Post n°19 pubblicato il 24 Febbraio 2006 da marcelloongania

Venerdì 4 dicembre 1970

Come ieri l'udienza ha inizio con numerosi scontri tra gli avvocati e la presidenza della corte che non manca d'ammonire una volta ancora i sedici difensori; ma queste scaramucce puramente dialettiche passano in seconda linea quando il più importante tra gli imputati, Izko De La Iglesia, si alza improvvisamente in piedi e chiede che gli vengano tolti dalle orecchie i tappi che non gli consentono di ascoltare quanto si dice nell'aula. Il presidente ordina all'imputato di tacere e di sedersi, ma non appena il giudice istruttore riprende la lettura del sommario, Izko e il suo avvocato rinnovano la richiesta al presidente. Anche un'altra imputata ha le orecchie tappate. Un altro avvocato chiede al presidente il perchè di quei tappi nelle orecchie:
"Non devo dare spiegazioni all'avvocato!" Risponde il presidente.

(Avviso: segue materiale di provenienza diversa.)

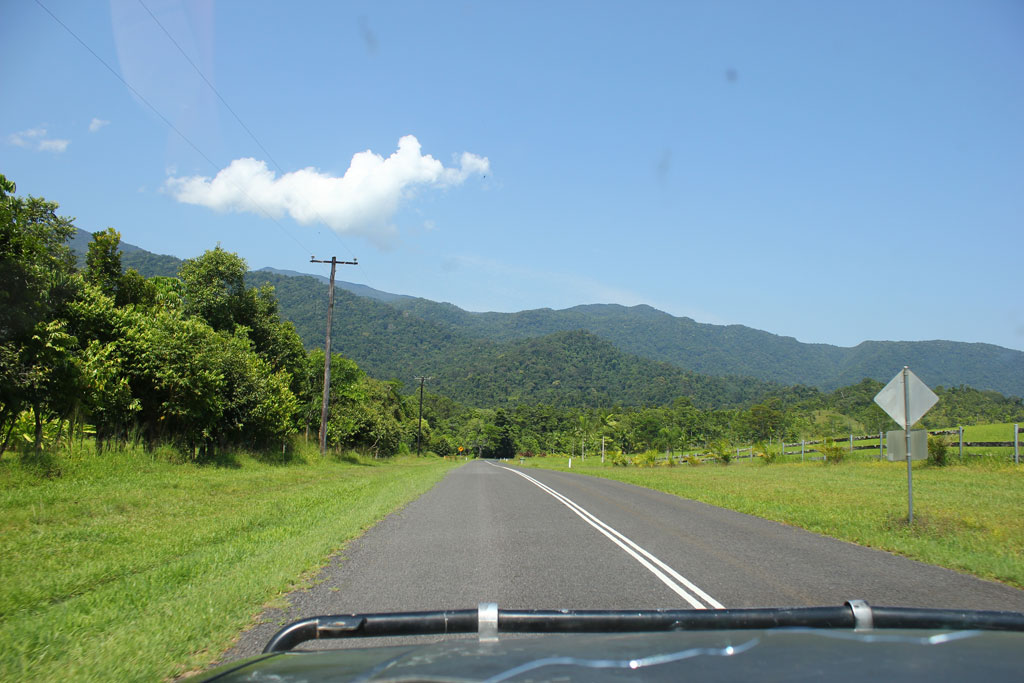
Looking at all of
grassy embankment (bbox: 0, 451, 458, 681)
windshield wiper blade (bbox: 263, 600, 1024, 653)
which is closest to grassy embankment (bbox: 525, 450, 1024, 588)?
windshield wiper blade (bbox: 263, 600, 1024, 653)

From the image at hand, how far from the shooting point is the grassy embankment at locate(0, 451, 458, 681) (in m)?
4.59

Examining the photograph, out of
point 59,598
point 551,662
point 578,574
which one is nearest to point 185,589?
point 59,598

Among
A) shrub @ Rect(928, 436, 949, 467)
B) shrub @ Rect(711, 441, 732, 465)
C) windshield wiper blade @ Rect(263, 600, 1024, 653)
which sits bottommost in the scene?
shrub @ Rect(711, 441, 732, 465)

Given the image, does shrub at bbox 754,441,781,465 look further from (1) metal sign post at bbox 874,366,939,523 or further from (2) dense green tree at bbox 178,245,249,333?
(2) dense green tree at bbox 178,245,249,333

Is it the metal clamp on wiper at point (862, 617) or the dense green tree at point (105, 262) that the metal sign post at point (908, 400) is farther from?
the dense green tree at point (105, 262)

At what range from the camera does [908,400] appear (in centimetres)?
1237

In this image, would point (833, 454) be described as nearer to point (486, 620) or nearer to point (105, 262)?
point (105, 262)

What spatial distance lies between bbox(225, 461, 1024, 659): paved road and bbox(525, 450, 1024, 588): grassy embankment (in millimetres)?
680

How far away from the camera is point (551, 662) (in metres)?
2.18

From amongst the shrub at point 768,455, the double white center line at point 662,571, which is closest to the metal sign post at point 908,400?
the double white center line at point 662,571

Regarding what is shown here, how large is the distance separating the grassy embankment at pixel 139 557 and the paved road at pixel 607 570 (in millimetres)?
511

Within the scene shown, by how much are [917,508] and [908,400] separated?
3.48 m

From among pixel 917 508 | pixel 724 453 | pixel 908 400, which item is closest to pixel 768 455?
pixel 724 453

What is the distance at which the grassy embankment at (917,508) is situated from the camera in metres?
9.38
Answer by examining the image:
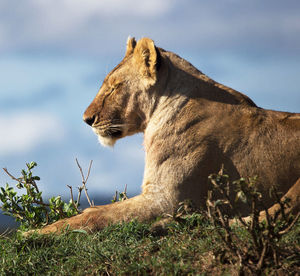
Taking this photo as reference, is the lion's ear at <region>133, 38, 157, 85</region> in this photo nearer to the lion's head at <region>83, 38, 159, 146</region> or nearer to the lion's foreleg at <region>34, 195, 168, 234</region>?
the lion's head at <region>83, 38, 159, 146</region>

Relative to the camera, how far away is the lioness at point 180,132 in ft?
17.0

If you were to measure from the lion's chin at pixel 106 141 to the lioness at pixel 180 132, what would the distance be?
0.5 inches

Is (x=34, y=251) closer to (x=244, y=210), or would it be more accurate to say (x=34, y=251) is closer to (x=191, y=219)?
(x=191, y=219)

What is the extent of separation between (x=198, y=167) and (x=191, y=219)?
60cm

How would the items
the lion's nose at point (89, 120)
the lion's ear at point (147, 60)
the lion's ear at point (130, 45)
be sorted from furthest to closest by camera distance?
1. the lion's ear at point (130, 45)
2. the lion's nose at point (89, 120)
3. the lion's ear at point (147, 60)

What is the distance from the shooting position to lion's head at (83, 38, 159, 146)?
5.56 meters

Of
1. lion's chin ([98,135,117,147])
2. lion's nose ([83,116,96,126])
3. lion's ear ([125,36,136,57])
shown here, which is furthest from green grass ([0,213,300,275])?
lion's ear ([125,36,136,57])

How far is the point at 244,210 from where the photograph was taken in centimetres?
532

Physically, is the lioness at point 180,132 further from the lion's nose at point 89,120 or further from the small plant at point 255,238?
the small plant at point 255,238

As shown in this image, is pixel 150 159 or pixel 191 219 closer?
pixel 191 219

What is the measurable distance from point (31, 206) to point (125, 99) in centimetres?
203

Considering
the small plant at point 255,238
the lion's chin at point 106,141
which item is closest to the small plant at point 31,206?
the lion's chin at point 106,141

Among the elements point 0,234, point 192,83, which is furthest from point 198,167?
point 0,234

Quindi ordina ai poliziotti di constatare se veramente gli imputati hanno le orecchie tappate ed in tal caso di togliere i tappi. Dai nostri posti in aula possiamo chiaramente osservare come i poliziotti tolgano dalle orecchie di quattro imputati dei tappi di plastica. Il perchè di questi tappi lo veniamo a sapere nell'intervallo dell'udienza.

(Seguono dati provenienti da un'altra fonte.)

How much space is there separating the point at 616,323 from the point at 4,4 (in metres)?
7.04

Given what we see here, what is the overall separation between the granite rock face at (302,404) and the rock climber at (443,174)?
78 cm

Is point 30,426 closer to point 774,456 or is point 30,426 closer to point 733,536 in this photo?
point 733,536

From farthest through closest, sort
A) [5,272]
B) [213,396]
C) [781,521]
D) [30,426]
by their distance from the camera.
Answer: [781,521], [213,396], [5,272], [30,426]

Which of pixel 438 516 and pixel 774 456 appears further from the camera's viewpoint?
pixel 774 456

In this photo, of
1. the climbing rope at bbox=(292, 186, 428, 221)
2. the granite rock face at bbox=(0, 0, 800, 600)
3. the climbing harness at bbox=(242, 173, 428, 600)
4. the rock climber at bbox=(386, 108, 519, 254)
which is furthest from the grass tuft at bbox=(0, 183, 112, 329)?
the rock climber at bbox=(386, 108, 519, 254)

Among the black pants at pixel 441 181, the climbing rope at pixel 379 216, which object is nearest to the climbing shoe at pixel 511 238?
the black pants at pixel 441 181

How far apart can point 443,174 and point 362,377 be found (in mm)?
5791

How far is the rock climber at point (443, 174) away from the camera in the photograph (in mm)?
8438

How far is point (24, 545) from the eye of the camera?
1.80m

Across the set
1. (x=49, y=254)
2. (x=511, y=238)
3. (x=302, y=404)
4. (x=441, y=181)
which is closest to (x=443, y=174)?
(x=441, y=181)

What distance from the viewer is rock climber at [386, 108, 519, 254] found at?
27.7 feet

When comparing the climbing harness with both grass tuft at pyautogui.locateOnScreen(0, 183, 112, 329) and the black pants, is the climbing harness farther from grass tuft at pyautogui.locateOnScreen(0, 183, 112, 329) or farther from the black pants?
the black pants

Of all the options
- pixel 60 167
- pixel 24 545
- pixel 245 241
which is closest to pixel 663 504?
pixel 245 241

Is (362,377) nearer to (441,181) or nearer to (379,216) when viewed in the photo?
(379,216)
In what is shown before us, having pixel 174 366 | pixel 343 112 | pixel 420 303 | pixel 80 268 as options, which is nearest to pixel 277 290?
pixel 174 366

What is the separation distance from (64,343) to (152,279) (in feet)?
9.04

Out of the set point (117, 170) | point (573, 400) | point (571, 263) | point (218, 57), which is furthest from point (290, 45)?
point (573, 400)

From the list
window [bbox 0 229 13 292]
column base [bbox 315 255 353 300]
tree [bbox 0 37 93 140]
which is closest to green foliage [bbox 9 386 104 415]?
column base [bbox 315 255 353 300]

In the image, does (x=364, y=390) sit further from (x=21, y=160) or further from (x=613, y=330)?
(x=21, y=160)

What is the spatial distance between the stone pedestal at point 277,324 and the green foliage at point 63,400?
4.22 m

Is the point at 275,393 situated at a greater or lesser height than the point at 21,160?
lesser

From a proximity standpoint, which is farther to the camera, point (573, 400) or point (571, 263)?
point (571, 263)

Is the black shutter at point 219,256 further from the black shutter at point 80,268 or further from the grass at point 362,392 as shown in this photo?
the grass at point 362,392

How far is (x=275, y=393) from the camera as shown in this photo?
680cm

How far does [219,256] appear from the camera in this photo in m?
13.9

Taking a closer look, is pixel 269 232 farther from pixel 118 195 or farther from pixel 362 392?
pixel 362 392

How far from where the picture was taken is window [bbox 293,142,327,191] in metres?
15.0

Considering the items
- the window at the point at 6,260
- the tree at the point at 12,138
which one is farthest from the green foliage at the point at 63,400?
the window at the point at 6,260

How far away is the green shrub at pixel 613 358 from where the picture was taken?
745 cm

Gli imputati vengono condotti dal carcere alla sala del tribunale a bordo di un pullman della polizia, blindato. Sono ammanettati con le braccia dietro la schiena, seduti, ognuno con a fianco un poliziotto. Questi poliziotti portano durante tutto il percorso dal carcere al tribunale la maschera antigas sul volto. Vicino ad ognuno di loro, fissata ai montanti dei sedili, una bombola di gas lacrimogeno pronta per l'uso. Prima di salire sul pullman vengono collocati negli orecchi degli imputati i tappi di plastica che hanno suscitato l'incidente. Oggi uno dei poliziotti deve essersi scordato di toglierli ad Izko ed agli altri tre. Questi tappi di plastica dovrebbero avere, a quanto ci dicono, una doppia funzione: quella di impedire ai processati di parlare tra loro in lingua basca, incomprensibile a chi non sia della regione (e non vi sono certamente poliziotti baschi tra quelli che scortano i sedici imputati) e quella di impedire lesioni ai condotti auricolari nel caso che motivi di emergenza obbligassero la forza pubblica all'uso dei gas.

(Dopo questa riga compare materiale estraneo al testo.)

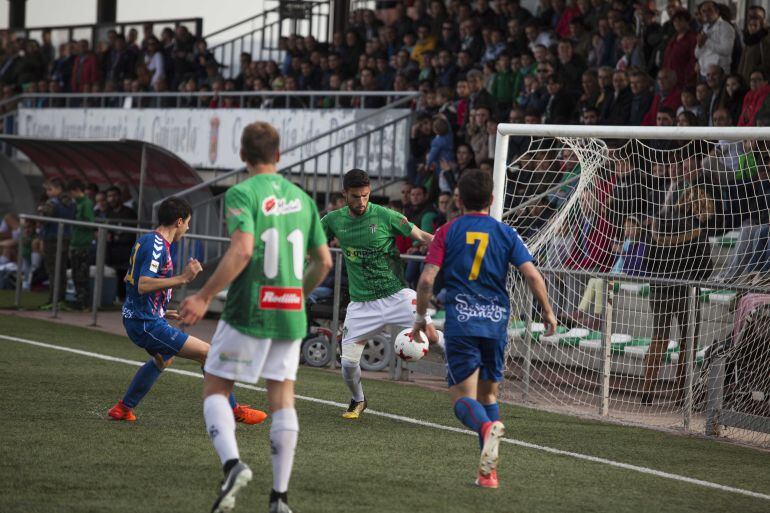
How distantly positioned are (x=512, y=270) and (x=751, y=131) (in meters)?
2.93

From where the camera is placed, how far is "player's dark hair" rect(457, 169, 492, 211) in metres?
6.89

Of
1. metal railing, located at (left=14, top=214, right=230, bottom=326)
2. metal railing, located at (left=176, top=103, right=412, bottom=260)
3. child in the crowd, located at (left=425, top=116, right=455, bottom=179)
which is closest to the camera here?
metal railing, located at (left=14, top=214, right=230, bottom=326)

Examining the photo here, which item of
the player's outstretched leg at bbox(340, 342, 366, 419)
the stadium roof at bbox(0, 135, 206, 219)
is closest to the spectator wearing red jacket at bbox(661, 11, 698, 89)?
the player's outstretched leg at bbox(340, 342, 366, 419)

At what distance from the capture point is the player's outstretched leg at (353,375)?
368 inches

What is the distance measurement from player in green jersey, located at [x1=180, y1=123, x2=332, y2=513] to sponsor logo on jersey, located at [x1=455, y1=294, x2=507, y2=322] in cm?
128

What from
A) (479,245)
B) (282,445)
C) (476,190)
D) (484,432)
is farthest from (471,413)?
(282,445)

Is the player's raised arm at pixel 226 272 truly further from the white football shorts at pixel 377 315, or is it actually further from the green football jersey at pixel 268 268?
the white football shorts at pixel 377 315

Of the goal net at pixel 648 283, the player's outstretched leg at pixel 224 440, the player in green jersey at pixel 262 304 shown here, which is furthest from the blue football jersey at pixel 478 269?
the goal net at pixel 648 283

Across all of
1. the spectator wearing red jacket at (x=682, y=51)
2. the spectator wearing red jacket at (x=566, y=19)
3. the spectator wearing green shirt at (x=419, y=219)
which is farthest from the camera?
the spectator wearing red jacket at (x=566, y=19)

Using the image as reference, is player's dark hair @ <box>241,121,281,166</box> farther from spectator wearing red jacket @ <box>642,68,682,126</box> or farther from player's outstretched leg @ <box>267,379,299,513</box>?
spectator wearing red jacket @ <box>642,68,682,126</box>

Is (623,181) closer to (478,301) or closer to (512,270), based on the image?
(512,270)

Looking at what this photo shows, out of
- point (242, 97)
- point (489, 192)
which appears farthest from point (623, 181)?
point (242, 97)

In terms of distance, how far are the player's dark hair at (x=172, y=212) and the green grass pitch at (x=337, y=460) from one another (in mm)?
1461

Ma se questa è la versione tecnica che abbiamo raccolto nell'ambito del tribunale, ben altra è quella che ha voluto fornirci qualche ora più tardi un ispettore superiore della polizia spagnola: i tappi di plastica sarebbero serviti per proteggere gli imputati dal mal di mare durante il tragitto quotidiano in pullman, dato che il veicolo usato è un modello soggetto a forti vibrazioni. L'episodio non ha mancato di suscitare, pur nel quadro alquanto tragico di un processo con almeno sei condanne a morte già date per scontate, una certa ilarità.